Видимо, так оно и было. Сердитый посмотрел на мой добычу:
— Да, конечно, — проговорил он удивительно глухим, каркающим голосом и еще что-то прохрипел: ни дать ни взять — хищная птица.
— Пошли, — сказал улыбчивый. — Пора уже закусить, а нам еще чуть не до самого порта идти. Двинули!
Я тоже поднялся, неизвестно зачем, и нерешительно, растерянно потоптался на месте. Потом бросил на парня отчаянный взгляд.
— И ты тоже, пошли! — ответил он на мой безмолвный вопрос.
Не знаю, что бы я стал делать, если бы он меня не позвал.
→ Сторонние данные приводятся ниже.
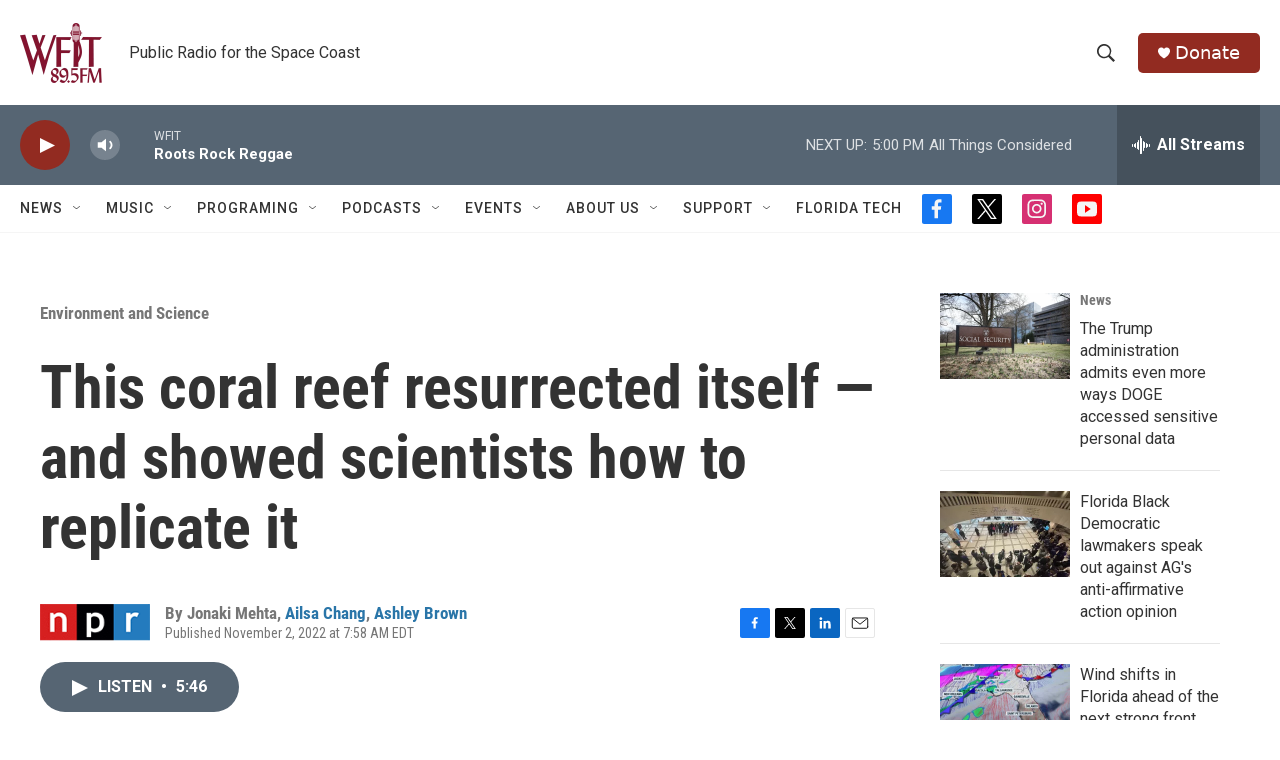

--- FILE ---
content_type: text/html; charset=utf-8
request_url: https://www.google.com/recaptcha/api2/aframe
body_size: 267
content:
<!DOCTYPE HTML><html><head><meta http-equiv="content-type" content="text/html; charset=UTF-8"></head><body><script nonce="SNl-mGiE1cAYfET9OAWoPw">/** Anti-fraud and anti-abuse applications only. See google.com/recaptcha */ try{var clients={'sodar':'https://pagead2.googlesyndication.com/pagead/sodar?'};window.addEventListener("message",function(a){try{if(a.source===window.parent){var b=JSON.parse(a.data);var c=clients[b['id']];if(c){var d=document.createElement('img');d.src=c+b['params']+'&rc='+(localStorage.getItem("rc::a")?sessionStorage.getItem("rc::b"):"");window.document.body.appendChild(d);sessionStorage.setItem("rc::e",parseInt(sessionStorage.getItem("rc::e")||0)+1);localStorage.setItem("rc::h",'1769285813967');}}}catch(b){}});window.parent.postMessage("_grecaptcha_ready", "*");}catch(b){}</script></body></html>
Мы поднялись по лестнице и вышли на улицу. Звенели трамваи, скрипели телеги, лениво тащились ломовые извозчики и редкие прохожие. А море по-прежнему было безмятежно пустым. И небо — тоже.
IV
— Есть у меня приятель, испанец, — рассказывал Альфонсо Эчевериа, тот самый, улыбчивый. — Зовут его Хосе, иначе — дон Пепе. В молодости он был анархистом и даже в Чили привез свои анархические бредни. Дело было на пляже, где я подрядился красить киоски, а у Хосе был как раз приступ бродячей болезни — вот он и шлялся целыми днями по берегу. Там меня с ним и познакомил один его друг, кстати — тоже анархист. Пошли мы все вместе закусить, поднабрались порядком, и тогда Хосе пустился петь и плясать хоту. Потом вдруг помрачнел и стал орать, что надо все сломать к черту, потому что, говорил он, «разрушая, мы творим» — старая анархистская песня. После того зазвал меня к себе. Я пошел. У него водились деньги — вернее, когда-то водились, — вот тогда он и приобрел лавчонку, стал скупать и перепродавать старье, по большей части всякие железки инструменты, трубы, ключи, куски железа, свинца, бронзы. Да торговец он какой-то невсамделишный: вдруг, как он сам говорит, находит на него блажь — он закрывает свой универмаг и пускается бродить по свету. А начал он свое дело с того, что собирал куски металла здесь, в бухте Эль-Мембрильо. Зачем нужен этот металл, он не сказал. Наверное, сам не знает.